Document segment:
** Start **

The extent of the actuator 218 is slightly greater than the width of the elongated channel 430 (e.g., the width of Region II), facilitating substantially vertical flow through the elongated channel 430. In some examples, the extent of the actuator 218 is equal to the width of the elongated channel 430 (e.g., the width of Region II). Generally, the clear area of the actuator 218 is less than 30% greater than the width of the elongated channel, e.g., less than 25% greater, less than 20% greater, less than 10% greater, less than 5% greater, or less than 1% greater.

In the example of FIG. 4A, the cross sectional area of the elongated channel 430 (e.g., of the Region II area of the elongated channel 430) is significantly greater than the cross sectional area of inlet channels 410 a, 410 b. This configuration also facilitates vertical flow through the elongated channel 430 and helps to reduce the reflection of energy into the inlet channels 410 a, 410 b.

** End **

Records of spatial reasoning questions
** Start **

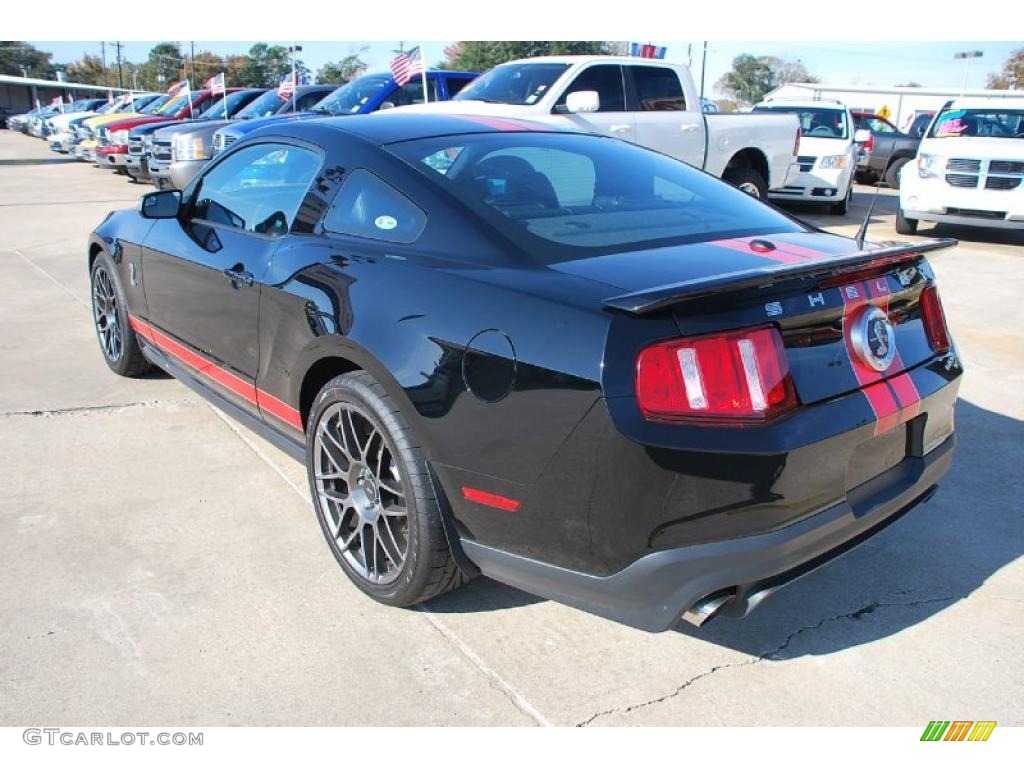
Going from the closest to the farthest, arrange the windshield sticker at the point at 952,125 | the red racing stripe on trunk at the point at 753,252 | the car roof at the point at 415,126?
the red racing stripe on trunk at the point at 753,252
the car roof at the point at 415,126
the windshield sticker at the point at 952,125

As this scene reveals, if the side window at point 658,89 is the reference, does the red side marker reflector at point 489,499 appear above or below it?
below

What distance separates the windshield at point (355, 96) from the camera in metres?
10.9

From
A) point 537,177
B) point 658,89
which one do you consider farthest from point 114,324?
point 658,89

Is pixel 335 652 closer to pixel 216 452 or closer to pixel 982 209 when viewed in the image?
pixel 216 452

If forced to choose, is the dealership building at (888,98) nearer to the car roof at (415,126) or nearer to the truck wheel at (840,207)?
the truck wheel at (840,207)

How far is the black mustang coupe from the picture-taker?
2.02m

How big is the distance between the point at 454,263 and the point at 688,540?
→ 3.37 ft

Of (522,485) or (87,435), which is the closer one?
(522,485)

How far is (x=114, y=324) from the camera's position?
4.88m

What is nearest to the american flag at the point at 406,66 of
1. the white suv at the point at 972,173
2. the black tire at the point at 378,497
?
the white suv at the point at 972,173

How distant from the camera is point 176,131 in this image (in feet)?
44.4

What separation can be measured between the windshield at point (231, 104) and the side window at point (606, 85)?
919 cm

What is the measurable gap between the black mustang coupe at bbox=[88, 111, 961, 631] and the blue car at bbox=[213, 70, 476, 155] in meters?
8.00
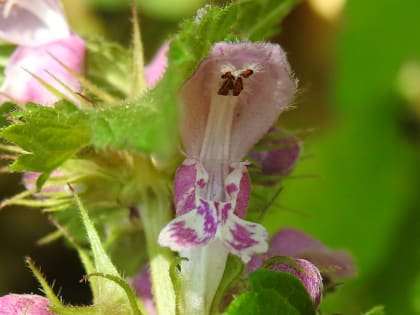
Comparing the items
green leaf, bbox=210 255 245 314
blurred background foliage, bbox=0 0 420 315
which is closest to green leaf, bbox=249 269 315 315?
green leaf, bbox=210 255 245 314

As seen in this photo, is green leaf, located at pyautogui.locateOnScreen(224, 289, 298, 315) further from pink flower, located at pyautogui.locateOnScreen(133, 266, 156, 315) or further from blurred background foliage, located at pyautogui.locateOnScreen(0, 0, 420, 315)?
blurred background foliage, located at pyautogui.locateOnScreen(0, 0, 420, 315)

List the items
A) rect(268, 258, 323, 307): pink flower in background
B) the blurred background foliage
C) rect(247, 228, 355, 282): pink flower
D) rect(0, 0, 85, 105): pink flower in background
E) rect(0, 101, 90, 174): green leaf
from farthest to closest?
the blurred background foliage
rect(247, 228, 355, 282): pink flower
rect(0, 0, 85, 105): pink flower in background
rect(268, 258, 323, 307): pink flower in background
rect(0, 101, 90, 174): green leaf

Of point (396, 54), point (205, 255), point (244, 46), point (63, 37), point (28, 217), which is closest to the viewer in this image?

** End **
** Start **

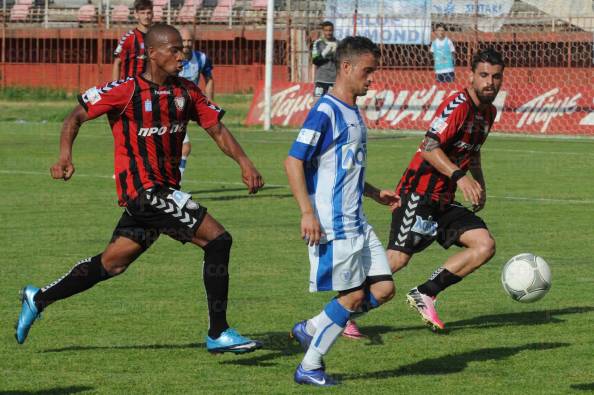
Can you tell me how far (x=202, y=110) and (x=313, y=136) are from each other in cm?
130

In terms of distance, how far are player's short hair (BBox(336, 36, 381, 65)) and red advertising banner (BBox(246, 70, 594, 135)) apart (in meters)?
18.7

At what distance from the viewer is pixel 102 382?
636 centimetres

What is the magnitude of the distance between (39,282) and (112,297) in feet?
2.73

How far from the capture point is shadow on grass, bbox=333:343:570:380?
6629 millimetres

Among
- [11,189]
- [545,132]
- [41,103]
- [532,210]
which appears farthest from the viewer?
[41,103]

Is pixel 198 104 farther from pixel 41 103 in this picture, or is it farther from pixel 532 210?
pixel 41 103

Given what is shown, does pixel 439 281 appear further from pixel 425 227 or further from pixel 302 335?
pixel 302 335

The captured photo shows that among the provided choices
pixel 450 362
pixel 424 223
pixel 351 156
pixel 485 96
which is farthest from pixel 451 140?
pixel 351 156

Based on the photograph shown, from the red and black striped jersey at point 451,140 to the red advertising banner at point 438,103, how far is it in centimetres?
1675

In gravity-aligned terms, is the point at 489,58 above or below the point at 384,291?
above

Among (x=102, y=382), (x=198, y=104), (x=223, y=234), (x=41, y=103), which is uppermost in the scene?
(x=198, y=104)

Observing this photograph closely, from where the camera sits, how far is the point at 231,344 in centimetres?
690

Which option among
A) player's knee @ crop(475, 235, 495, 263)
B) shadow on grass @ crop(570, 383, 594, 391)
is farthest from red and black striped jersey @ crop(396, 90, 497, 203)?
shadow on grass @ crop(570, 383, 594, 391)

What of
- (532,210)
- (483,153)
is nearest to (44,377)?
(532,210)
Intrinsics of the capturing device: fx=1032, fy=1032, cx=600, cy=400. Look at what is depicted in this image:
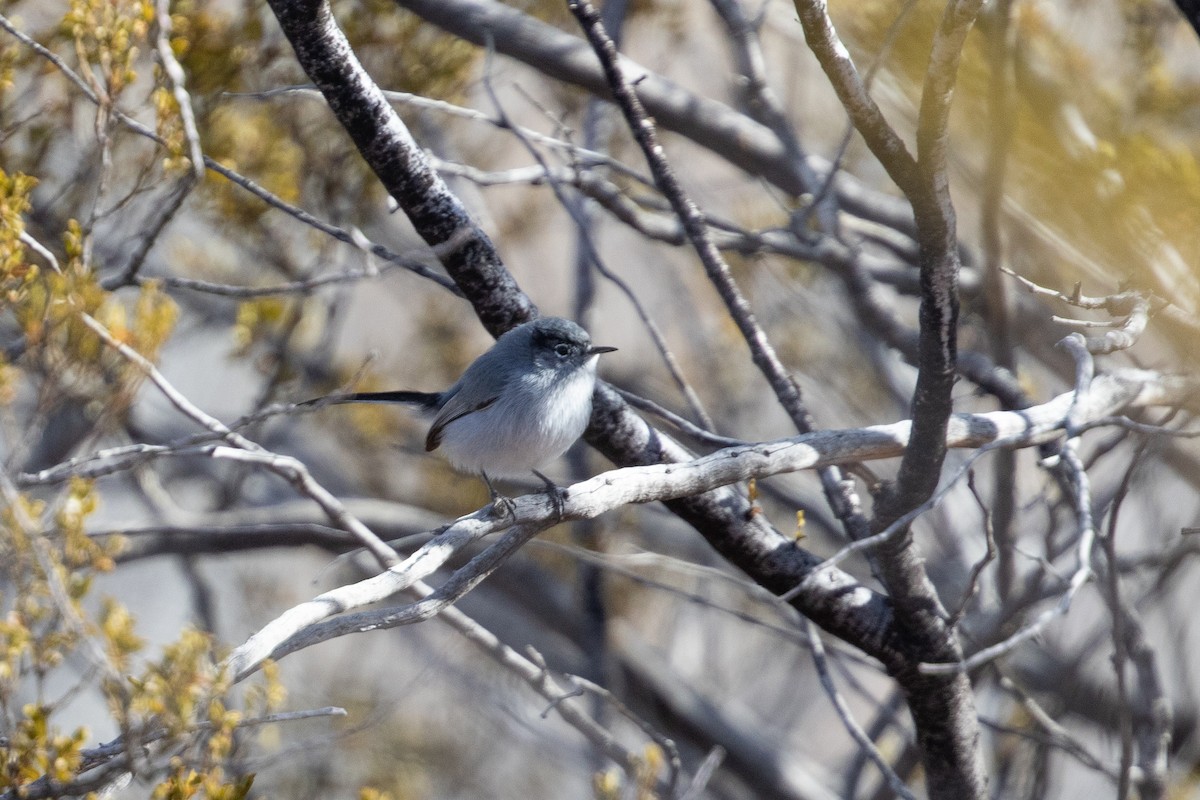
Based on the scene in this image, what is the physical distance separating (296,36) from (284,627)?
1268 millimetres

** End **

Request 1: According to the actuator passage, how much greater than the width of the elongated channel is the clear area of the actuator 218 generally?
Request 2: Transcribe everything in the actuator passage from "In the example" down to "the inlet channels 410 a, 410 b.".

Complete answer 1: It is generally less than 30% greater than the width of the elongated channel.

Complete answer 2:
In the example of FIG. 4A, the cross sectional area of the elongated channel 430 (e.g., of the Region II area of the elongated channel 430) is significantly greater than the cross sectional area of inlet channels 410 a, 410 b. This configuration also facilitates vertical flow through the elongated channel 430 and helps to reduce the reflection of energy into the inlet channels 410 a, 410 b.